The court reached the same conclusion for similar reasons with respect to the disparate impact claim. The proffered expert report noted that despite the facial neutrality of the policy, where many if not most SSDI recipient recipients live check to check and are tied to the disbursal schedule, they are unable to rent apartments they would otherwise be able to afford exclusively because of the due date policy. As such, the policy was found to effect disabled and non-disabled tenants at extremely disproportionate rates. Once again, the court found the defendant failed to adequately support their claimed undue hardship where they offered, “no real calculation of the cost of changing this policy, and … their fundamentally altered business practices arguments are contradicted” by evidence that Defendants already make similar accommodations for many of their tenants.
Companies with policies against modifying due dates would be well served to take steps to ensure that the policy is being uniformly enforced including with respect to special accommodations granted to employees living on site.
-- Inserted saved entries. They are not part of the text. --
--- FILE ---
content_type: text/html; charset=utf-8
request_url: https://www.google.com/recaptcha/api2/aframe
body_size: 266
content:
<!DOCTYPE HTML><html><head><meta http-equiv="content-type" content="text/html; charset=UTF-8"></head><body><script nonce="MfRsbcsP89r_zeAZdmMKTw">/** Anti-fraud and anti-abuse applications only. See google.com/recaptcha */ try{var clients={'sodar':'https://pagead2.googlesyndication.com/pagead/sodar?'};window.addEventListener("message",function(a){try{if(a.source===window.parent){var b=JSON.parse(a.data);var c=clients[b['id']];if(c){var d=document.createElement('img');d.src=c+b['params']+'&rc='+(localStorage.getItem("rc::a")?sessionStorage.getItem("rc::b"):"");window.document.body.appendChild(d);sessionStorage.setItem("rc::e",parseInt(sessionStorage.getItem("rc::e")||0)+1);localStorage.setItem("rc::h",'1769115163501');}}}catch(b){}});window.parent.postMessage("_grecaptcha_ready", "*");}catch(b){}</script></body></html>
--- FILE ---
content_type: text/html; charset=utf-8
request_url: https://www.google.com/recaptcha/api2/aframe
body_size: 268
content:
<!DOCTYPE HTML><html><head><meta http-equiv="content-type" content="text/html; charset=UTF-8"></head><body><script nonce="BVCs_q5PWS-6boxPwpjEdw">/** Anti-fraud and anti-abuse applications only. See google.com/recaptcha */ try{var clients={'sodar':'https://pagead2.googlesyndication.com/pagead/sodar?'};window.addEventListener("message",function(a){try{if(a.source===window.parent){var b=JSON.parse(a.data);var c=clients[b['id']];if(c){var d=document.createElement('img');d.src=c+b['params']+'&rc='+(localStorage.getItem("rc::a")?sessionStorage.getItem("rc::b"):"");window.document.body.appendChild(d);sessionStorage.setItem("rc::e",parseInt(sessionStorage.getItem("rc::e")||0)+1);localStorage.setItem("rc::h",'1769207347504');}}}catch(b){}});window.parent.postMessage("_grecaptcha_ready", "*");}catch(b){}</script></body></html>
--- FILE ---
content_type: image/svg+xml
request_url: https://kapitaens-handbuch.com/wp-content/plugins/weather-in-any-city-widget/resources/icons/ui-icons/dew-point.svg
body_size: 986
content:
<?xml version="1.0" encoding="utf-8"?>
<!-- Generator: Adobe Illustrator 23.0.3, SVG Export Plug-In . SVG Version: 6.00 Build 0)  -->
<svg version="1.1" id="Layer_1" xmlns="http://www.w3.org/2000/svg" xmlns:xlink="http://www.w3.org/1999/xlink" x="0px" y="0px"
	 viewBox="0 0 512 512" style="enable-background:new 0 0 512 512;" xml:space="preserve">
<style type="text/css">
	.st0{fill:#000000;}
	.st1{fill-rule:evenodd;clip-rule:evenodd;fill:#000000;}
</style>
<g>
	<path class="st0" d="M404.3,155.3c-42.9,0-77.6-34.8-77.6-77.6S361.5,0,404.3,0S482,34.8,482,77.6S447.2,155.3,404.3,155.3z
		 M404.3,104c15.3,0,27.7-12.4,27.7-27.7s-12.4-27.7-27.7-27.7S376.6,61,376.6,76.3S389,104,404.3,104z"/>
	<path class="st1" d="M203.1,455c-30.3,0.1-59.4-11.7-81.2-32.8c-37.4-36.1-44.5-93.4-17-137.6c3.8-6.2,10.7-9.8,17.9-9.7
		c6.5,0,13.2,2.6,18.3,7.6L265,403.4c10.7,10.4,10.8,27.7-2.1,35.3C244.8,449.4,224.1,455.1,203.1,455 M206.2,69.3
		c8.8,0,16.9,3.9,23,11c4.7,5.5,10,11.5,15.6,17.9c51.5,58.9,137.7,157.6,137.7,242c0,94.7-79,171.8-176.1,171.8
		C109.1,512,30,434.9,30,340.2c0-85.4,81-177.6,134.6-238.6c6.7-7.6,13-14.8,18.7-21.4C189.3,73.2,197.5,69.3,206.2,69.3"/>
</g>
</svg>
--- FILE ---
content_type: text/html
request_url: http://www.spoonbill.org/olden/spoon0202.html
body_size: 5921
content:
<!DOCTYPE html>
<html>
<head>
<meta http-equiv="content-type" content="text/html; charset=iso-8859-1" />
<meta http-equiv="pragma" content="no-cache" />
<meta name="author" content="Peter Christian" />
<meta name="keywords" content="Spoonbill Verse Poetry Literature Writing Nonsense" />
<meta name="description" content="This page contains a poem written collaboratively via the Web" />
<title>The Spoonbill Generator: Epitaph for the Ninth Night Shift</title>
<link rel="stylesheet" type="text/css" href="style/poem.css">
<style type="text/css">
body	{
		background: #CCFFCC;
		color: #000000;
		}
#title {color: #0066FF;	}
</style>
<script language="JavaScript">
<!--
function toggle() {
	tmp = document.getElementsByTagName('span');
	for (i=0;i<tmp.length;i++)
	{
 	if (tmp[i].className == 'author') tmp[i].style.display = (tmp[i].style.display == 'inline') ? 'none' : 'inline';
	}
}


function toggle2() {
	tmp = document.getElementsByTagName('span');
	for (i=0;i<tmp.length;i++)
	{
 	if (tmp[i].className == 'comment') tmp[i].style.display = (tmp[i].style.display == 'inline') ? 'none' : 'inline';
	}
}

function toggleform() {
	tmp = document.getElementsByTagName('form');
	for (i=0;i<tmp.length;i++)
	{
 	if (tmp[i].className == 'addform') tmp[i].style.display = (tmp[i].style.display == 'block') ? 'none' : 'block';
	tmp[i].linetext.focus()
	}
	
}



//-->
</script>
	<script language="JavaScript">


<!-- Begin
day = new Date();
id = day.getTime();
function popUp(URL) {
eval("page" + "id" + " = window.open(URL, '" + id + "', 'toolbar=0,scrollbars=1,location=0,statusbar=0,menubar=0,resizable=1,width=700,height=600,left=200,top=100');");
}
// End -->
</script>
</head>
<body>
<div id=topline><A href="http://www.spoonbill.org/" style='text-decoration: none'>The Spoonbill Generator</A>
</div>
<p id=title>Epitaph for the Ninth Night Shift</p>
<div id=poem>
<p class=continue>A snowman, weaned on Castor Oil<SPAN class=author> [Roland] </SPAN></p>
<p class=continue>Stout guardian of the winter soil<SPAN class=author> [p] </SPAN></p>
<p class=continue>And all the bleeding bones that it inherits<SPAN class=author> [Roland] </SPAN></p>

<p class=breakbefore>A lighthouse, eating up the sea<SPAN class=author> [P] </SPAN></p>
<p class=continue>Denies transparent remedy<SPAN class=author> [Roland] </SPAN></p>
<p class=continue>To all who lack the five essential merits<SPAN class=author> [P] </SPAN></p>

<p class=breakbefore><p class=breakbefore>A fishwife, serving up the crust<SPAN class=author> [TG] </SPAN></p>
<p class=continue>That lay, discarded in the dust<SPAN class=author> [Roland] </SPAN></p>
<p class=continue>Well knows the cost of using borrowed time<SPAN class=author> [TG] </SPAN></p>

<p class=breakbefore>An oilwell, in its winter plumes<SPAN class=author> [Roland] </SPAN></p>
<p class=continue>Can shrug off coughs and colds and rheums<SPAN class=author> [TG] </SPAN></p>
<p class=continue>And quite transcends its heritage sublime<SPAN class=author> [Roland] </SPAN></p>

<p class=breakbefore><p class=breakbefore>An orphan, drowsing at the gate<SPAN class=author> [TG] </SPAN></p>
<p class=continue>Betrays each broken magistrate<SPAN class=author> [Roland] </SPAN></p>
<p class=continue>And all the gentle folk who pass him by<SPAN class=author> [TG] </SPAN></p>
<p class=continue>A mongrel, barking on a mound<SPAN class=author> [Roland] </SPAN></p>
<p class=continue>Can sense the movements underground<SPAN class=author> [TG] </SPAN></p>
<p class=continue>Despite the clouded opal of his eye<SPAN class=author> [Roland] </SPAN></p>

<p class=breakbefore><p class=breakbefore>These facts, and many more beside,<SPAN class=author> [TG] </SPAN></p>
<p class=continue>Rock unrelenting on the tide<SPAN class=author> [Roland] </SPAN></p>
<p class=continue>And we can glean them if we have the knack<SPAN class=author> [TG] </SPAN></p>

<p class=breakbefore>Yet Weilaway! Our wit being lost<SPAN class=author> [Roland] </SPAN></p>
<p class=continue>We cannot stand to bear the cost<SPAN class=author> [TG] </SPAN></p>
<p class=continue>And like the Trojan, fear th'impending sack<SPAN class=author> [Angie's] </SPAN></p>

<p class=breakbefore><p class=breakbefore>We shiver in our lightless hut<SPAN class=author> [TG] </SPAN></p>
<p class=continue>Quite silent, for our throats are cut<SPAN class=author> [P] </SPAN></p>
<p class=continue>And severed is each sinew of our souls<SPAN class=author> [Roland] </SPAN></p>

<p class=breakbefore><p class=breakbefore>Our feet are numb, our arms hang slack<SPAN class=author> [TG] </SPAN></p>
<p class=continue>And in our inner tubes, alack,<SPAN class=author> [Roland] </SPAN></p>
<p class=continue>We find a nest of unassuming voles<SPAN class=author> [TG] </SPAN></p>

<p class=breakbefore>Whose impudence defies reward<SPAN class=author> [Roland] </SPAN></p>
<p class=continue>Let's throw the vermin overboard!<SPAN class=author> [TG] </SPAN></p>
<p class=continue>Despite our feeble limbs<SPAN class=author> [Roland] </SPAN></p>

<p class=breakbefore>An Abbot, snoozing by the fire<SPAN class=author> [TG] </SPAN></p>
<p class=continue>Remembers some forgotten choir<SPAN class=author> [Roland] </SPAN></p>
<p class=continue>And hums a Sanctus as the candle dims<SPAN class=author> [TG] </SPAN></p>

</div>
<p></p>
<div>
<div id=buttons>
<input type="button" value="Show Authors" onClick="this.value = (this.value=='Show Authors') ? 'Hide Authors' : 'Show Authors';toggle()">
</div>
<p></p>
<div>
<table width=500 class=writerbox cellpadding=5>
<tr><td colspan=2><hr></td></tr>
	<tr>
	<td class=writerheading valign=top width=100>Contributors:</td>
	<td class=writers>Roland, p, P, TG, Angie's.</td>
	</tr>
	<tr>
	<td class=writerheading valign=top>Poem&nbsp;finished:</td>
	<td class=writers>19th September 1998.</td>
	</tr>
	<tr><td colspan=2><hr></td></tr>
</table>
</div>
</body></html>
In light of this holding that these requested accommodations fall squarely within the purview of the FHAA, defending these policies will likely come at increased costs, where defendants will be required to provide detailed (and costly) cost analysis to have any hope of prevailing, and any inconsistency in application will undermine a defense.
 The Fair Housing Amendments Act of 1988 amended the Fair Housing Act of 1968 to extend protection to people with disabilities.